**** TEXTO DE REFERENCIA

De perseguidos por el Castrismo a indigentes en Madrid
Este es el campamento de los inmigrantes cubanos frente al Palacio de Santa Cruz - ABC

De perseguidos por el Castrismo a indigentes en Madrid

Los trajeron de Cuba como refugiados políticos y, según dicen, les prometieron una casa, pero llevan siete meses durmiendo en la calle: «De haber sabido que España está así, no hubiéramos venido»

MADRID Actualizado:

El letrero se actualiza cada día y reza ya «222 días sin respuesta». Más de siete meses lleva la familia de Sabina Martín Gómez, cubana, de 46 años, durmiendo al raso frente a la sede histórica del Ministerio de Asuntos Exteriores, en la madrileña plaza de la Provincia. Están allí, según explica ella, «para que cumplan lo que nos prometieron cuando nos sacaron de Cuba».

Sabina presume de ser una dama de blanco, el colectivo de mujeres que se ha convertido en el emblema de la oposición cubana al Castrismo y de la lucha por los derechos humanos en la isla. Se muestra orgullosa de haber sido detenida en muchas ocasiones en su país. De gritar en las calles de La Habana contra la dictadura pasó a vivir sin techo y entre cartones en el centro de Madrid.

Lo que les esperaba en España

El motivo, según su relato, es que el Gobierno español le prometió una casa que no llega. Según cuenta, cruzaron el Atlántico tras el acuerdo alcanzado por Madrid y La Habana, con la mediación de la Iglesia católica, para asilar en España a un grupo de presos políticos cubanos. Uno de esos presos, siempre según su versión, fue su hermano, Carlos Martín Gómez, que llevaba catorce años encarcelado en la prisión «Cobinado del Este» de La Habana por «contrarrevolucionario».

Los expulsaron de un centro de acogida por supuestas agresiones, pero ellos lo niegan

Sabina dice que a ella y a los seis miembros de su familia que comparten con ella el campamento reivindicativo ahora instalado frente al ministerio en Madrid funcionarios españoles les aseguraron que dispondrían de una vivienda de protección pública y seis meses para buscar un empleo en España, pero después de pasar por un hostal en Madrid y un centro de acogida dependiente de la ONG Comisión Española de Ayuda al Refugiado ( CEAR) en Málaga, se vieron en la calle. Los expulsaron por unas supuestas agresiones físicas dentro del centro, pero ella niega estas acusaciones y reniega de una organización que «hace lo que le da la gana con las subvenciones que recibe».

********
**** LÍNEAS DE DATOS

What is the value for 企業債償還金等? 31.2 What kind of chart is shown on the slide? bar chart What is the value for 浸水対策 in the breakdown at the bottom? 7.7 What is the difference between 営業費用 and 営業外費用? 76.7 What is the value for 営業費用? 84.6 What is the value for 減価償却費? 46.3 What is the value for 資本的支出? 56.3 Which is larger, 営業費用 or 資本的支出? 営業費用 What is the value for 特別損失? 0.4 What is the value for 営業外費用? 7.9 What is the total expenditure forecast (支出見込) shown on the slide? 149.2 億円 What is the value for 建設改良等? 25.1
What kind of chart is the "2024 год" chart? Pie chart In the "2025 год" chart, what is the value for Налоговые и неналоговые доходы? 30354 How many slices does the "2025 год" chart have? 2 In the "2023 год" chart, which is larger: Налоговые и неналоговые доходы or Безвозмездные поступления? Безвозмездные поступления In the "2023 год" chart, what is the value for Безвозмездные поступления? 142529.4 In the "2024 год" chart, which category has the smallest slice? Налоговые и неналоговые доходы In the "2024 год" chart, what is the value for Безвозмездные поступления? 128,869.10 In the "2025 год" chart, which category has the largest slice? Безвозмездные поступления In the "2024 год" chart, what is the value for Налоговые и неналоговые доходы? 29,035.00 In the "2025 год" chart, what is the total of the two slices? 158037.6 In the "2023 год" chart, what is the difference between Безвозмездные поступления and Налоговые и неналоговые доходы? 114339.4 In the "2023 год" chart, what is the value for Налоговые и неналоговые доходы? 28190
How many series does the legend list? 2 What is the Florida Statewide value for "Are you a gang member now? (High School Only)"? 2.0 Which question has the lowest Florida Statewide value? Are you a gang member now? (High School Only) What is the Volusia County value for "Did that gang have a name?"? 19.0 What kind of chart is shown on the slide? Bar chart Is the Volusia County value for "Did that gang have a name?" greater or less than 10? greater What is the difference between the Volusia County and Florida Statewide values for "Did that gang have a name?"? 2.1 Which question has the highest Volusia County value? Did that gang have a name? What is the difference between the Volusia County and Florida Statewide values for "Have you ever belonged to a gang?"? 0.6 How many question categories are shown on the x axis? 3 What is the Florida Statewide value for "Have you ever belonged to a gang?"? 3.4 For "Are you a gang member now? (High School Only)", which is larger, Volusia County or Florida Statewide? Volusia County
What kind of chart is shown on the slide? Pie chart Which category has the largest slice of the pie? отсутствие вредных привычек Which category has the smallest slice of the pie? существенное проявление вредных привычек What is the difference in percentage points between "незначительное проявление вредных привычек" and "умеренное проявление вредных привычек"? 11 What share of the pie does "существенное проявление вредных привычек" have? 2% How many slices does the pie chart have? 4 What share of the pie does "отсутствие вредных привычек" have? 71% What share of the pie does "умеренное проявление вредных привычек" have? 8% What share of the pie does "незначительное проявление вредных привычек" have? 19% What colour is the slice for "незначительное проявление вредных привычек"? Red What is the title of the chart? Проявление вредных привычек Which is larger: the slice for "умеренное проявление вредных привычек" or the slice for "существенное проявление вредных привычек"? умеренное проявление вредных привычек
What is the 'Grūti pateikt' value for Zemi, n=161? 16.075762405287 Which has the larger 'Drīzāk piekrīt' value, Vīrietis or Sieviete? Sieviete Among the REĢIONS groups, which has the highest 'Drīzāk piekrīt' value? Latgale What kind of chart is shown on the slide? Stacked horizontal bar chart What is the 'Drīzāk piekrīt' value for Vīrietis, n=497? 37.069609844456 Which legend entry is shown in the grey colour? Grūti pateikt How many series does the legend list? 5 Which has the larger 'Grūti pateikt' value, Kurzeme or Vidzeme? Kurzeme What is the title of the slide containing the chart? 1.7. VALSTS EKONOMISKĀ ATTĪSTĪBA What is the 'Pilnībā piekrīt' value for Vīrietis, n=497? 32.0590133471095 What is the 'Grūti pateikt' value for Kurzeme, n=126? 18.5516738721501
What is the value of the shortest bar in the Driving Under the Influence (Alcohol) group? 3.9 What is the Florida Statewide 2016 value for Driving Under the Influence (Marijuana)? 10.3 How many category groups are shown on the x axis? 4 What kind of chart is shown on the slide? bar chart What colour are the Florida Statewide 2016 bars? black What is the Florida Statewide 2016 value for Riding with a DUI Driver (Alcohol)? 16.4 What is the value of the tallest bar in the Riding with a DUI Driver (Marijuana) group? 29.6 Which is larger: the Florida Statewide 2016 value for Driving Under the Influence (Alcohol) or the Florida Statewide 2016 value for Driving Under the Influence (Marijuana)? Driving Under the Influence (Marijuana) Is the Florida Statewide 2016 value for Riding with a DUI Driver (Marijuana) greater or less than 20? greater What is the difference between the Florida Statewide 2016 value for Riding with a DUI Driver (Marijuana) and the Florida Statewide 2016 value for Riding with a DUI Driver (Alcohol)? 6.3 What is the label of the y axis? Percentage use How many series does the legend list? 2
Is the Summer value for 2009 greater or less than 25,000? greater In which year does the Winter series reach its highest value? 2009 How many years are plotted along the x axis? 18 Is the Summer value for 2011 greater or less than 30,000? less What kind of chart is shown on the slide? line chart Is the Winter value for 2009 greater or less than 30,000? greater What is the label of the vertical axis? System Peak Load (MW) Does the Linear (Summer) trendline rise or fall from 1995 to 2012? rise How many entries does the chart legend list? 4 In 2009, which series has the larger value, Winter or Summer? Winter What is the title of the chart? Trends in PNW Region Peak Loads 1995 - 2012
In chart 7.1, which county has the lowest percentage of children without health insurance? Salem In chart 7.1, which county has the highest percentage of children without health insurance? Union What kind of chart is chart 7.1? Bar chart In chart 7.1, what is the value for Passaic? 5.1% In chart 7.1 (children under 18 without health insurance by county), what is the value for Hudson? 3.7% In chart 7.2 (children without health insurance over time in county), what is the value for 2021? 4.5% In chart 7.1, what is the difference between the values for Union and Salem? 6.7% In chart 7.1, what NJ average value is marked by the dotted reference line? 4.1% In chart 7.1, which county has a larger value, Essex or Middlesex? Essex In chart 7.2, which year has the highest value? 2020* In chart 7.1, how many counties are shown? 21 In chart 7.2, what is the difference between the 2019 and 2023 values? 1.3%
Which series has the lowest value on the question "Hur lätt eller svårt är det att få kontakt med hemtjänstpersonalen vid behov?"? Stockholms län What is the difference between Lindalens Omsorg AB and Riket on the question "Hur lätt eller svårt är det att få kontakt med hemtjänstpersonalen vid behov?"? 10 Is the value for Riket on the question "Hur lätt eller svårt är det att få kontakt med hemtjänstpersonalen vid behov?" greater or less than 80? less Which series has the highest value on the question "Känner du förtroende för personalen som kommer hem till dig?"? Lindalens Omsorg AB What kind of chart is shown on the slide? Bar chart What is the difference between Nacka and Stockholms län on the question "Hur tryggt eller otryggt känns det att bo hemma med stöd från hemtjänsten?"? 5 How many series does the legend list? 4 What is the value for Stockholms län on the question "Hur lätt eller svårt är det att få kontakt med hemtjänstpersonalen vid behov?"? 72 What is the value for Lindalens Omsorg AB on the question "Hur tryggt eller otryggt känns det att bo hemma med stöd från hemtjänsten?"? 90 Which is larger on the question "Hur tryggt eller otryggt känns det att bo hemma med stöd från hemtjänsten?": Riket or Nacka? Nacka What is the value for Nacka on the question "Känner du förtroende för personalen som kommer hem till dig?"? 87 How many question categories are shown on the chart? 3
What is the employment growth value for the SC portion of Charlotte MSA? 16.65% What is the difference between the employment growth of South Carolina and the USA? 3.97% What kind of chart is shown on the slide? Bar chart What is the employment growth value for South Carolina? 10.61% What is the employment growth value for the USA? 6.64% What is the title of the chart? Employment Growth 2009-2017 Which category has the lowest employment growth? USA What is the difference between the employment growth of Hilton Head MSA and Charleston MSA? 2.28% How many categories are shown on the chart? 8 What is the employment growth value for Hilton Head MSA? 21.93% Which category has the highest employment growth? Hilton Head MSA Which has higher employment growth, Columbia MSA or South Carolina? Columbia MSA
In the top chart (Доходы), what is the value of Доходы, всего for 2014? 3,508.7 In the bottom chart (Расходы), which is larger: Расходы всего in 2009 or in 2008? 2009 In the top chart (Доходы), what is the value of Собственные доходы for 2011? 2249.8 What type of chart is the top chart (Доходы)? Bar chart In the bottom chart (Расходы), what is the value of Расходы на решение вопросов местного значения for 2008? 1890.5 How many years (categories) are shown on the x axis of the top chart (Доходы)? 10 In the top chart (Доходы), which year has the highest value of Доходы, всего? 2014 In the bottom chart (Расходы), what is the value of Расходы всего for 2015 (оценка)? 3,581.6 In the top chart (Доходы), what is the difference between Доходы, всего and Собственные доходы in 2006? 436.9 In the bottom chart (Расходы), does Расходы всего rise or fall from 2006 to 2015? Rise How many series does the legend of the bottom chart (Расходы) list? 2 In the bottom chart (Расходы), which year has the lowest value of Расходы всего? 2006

********

§ TAREA A REALIZAR:
Reproduzca literalmente el pasaje del texto sobre los refugiados cubanos en Madrid desde «Sabina presume de» hasta «centro de Madrid.». Responda basándose únicamente en el texto.

§ SOLUCIÓN PROPUESTA:
Sabina presume de ser una dama de blanco, el colectivo de mujeres que se ha convertido en el emblema de la oposición cubana al Castrismo y de la lucha por los derechos humanos en la isla. Se muestra orgullosa de haber sido detenida en muchas ocasiones en su país. De gritar en las calles de La Habana contra la dictadura pasó a vivir sin techo y entre cartones en el centro de Madrid.